Molecular nano-switches have been developed and studied as part of our nano-biotechnology studies. One such example is the DNA Holliday-junction; structure transitions between an “open” and “closed” state (mediated by magnesium) have been measured acoustically and the actual shape was deduced by independent intrinsic viscosity measurements (Nano Lett 2010). It has to be noticed that such a change is hard to be observed with label-free methods or even microscopy given the very small size (~ 10 nm) of the molecule.
Structural changes of intrinsically disordered proteins
Acoustic wave devices’ sensitivity to molecular hydrodynamic properties can be applied to the study of conformational changes of proteins such as the intrinsically disordered E.coli membrane protein ZipA. By attaching the protein to a supported lipid bilayer through a His-tag anchor, we showed that the protein was sensitive to the solution’s ionic strength, through the corresponding stretching or contraction of the unstructured domain (Chem Comm 2016). This conformational change was reflected on the change of the acoustic signals as they also followed the ionic-change induced change of ZipA conformation, with an impressive sensitivity of 1.8 nm or less.
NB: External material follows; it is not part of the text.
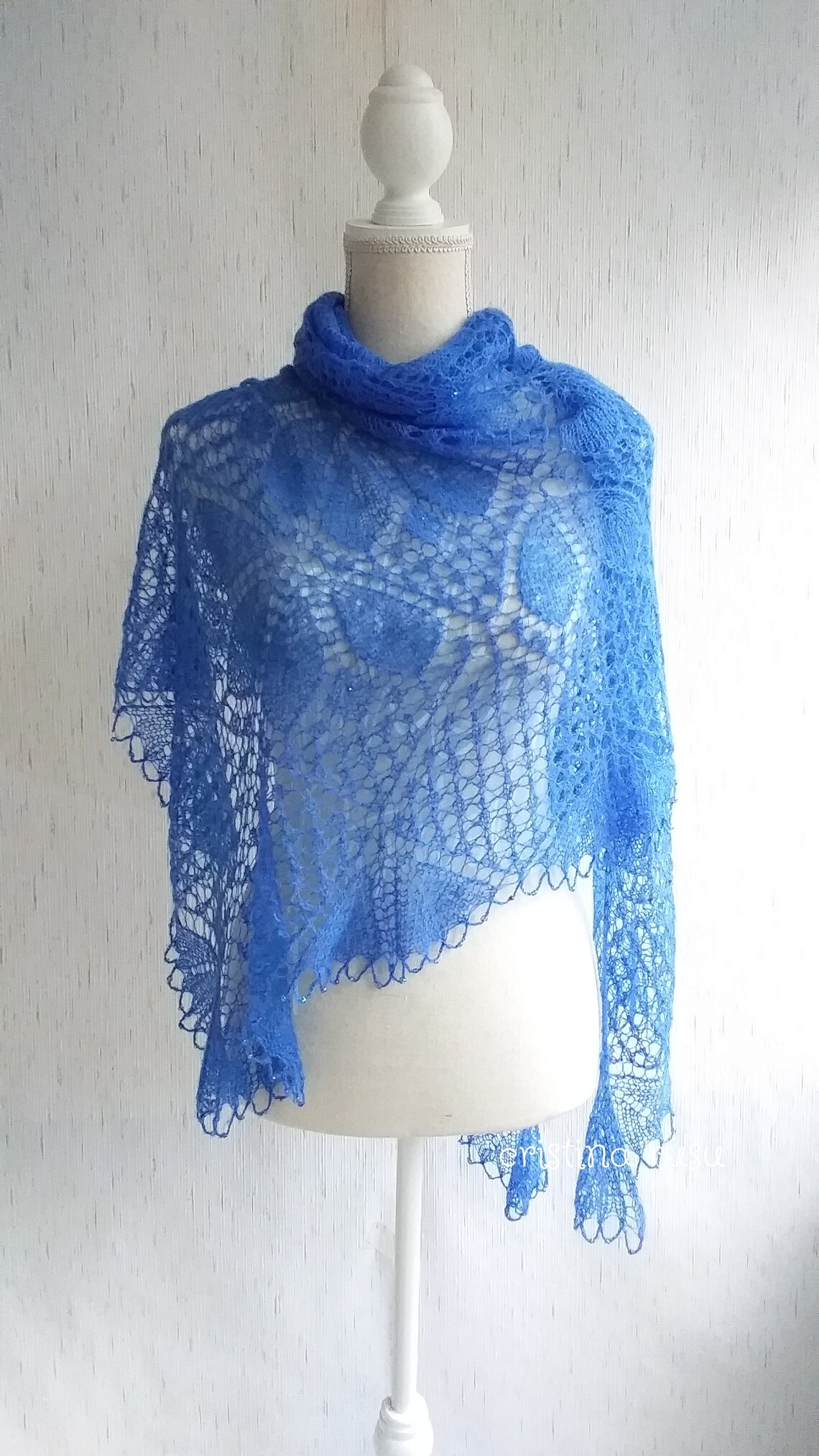 Blue Hand Knitted Shawl With Beads Kid Mohair and Silk Lace Etsy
Bacteria detection on modified surfaces
Over the past decade there has been an immense effort to develop new bioassays and biosensors for the rapid detection of food- and water-borne pathogens which remain a major cause of disease and mortality throughout the world. Within this framework, Abs are used as the means to achieve bacterial capturing to the sensor substrate. Present work in our group focuses on the development of optimized acoustic device surfaces for bacterial detection by employing different types of protocols using monoclonal/polyclonal antibodies or aptamers, prior to the addition of the bacteria-containing sample (Salmonella Typhimurium and mutant strains). In collaboration with Dr E. Gogolides group from the NCSR-Demokritos, plasma micro- and nano-textured surfaces have been developed and used as alternative means for enhancing Ab binding, leading potentially to higher bacteria attachment on corrugated immuno-surfaces (Sens Actuat B: Chemical 2016).